The main mechanism of azole resistance in A. fumigatus was associated with the modification of the 14-sterol demethylase target enzyme (cyp51) by several mutations in the cyp51A-gene (14, 24). In vitro survey of Azole resistance in A. fumigatusis linked to mutations in both the cyp51A and the cyp51B genes and to the over expression of several drug efflux transporters (23, 25, 26).

Multi azole resistance in A. fumigates is typically associated with point mutations in cyp51A gene, especially TR34/L98H mutation has become an emerging problem and is increasingly recognized as a cause of treatment failure (10, 27, 28).

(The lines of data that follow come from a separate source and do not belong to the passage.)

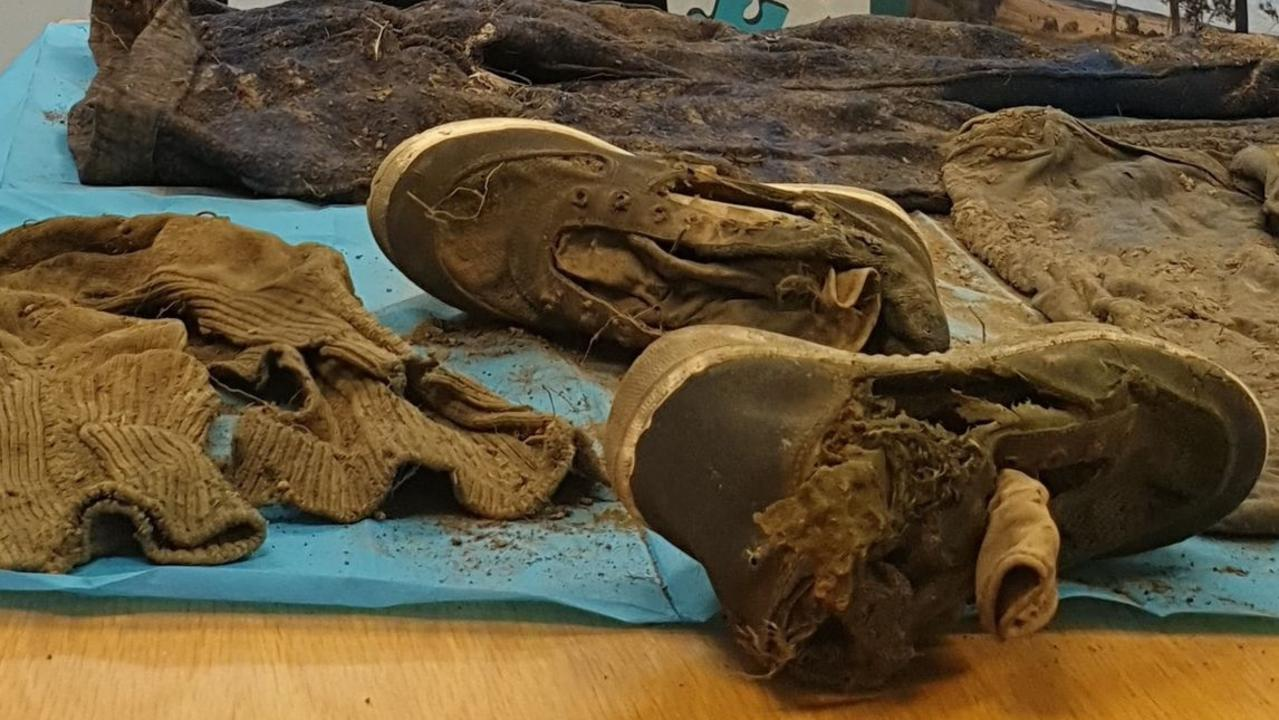 SOMETHING SINISTER? The shoes anbd clothing unearthed suring a search of the area near Keefton Road where a woman's remains were found last month.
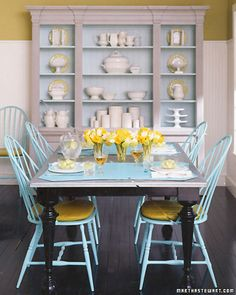 blue windsor chairs, dark table, white hutch with blue interior - I would change the yellow accents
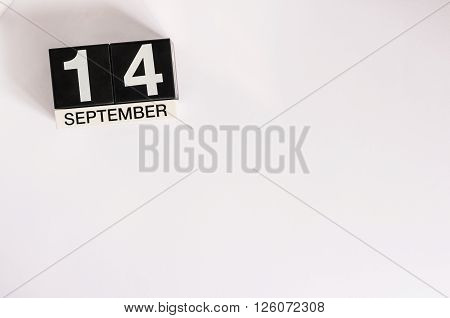 September 14th. Image of september 14 wooden office calendar on white background. Autumn day. Empty space for text.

Our findings showed multi azole resistance to occur in patients previously exposed to azoles. Long-term of drug exposure and use of azole compounds in the environment are important factors in the selection of resistance and increases in cross-resistance of A. fumigatus isolates to the triazoles would be damaging to the clinical treatment (29, 30). Snelders et al. indicated relationship between environmental azole use and development of cross-resistance to medical triazoles (31). This may suggest an alternative route of resistance development through exposure to triazole fungicide compounds in the environment. The activities of ITC and VRC were compared against 338 Spanish clinical isolates of Aspergillus spp. and found among the 12 isolates for which the itraconazole MIC was 4 g/ml, the voriconazole MIC was 2 g/ml for 8 isolates), suggesting some degree of cross-resistance (32). Cross-resistance to ITC and POS had been associated with G54 mutants, while G448 mutants display cross-resistance to voriconazole and ravuconazole (33–36). The role of the M220 substitutions was detected in multiazole resistance phenotype to all triazole agents in five clinical isolates of A. fumigatus (35). Recent studies of multiazole resistance clinical isolates in the Netherlands showed that TR34/L98H mutation is the most comm. Only conferring azole resistance in the cyp51A gene (11, 31, 37). The A. fumigatus isolates harboring TR34/L98H mutation were cultured from soil and compost and shown genetic relatedness to clinical resistant isolates (11).

Conclusion

All six resistance isolates were obtained from patients with a history of exposure to azoles that suggest the development of azole-resistance due to exposure of an individual patient to azole therapy. Of note, five out of six azole-resistant isolates were recovered from CPA patients that require long-term maintenance antifungal therapy to improve symptoms. Long-term azole therapy may increase the risk of resistance and may result in different levels of resistance to the various azoles.

Ethical considerations

Ethical issue principles including plagiarism, informed consent, misconduct, data fabrication and/or falsification, double publication and/or submission, redundancy, etc. have been completely observed by the authors.